The drug user and the family, and the society in general needs to know from what kind of help is available; and where they can access it. The person using drugs has often poor motivation, which needs to be built up, both at the level of family and the sufferer. The family always plays an important role in treatment and should be supportive rather than critical. The person and the family members are further sensitized about the ill effects of the drug and benefits of leaving it. The treatment consists of a phase of detoxification lasting about 2-3 weeks, in which focus is on controlling the withdrawal symptoms as well as educating the person about harms of drugs and how to prevent a relapse. In this phase, the person may need to be hospitalized. Detoxification is followed by a maintenance phase of treatment in which counselling sessions can be taken with the drug user and their families individually or in groups. Focus is on rehabilitation back to the society as well as relapse prevention.
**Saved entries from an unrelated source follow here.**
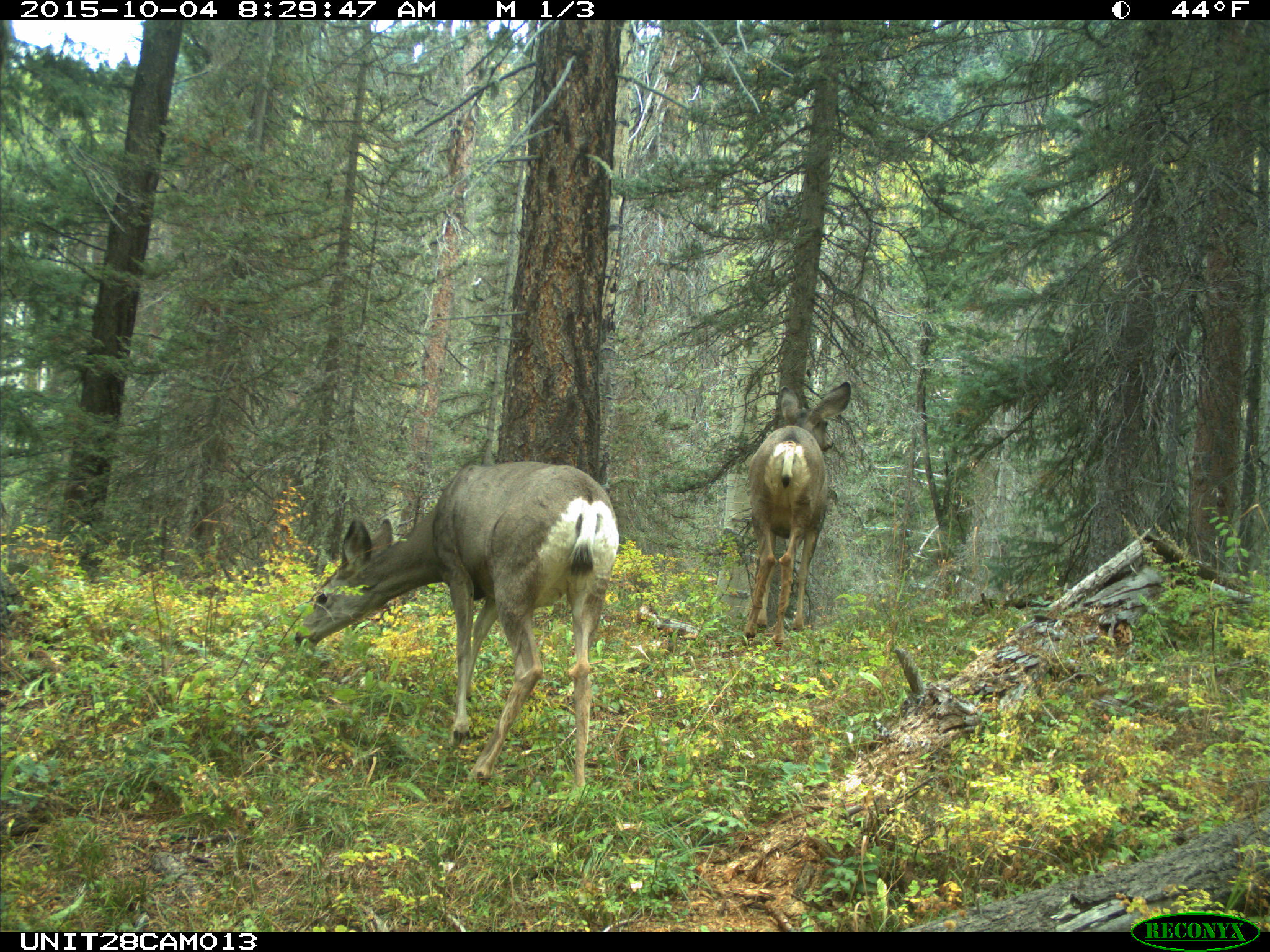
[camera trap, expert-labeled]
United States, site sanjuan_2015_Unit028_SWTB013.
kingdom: Animalia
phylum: Chordata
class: Mammalia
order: Artiodactyla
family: Cervidae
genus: Odocoileus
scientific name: Odocoileus hemionus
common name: mule deer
Odocoileus hemionus (mule deer).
It is important to emphasize here again that drug use is not a habit or a social problem, though it has social consequences. The person using drugs needs medical treatment. As happens with physical illnesses, treatment failures can occur in drug use disorders also and the person may relapse. It is frustrating for the family, but relapses can be effectively treated. Certain patents with opioid addiction need long term maintenance treatment. This is also called opioid substitution therapy. It helps the person in rehabilitating back into society.
Facilities for treatment of drug dependence are available in psychiatry departments in most big hospitals. The Government has also opened deaddiction clinics at many places. Many psychiatrists and non-government organizations also run such facilities.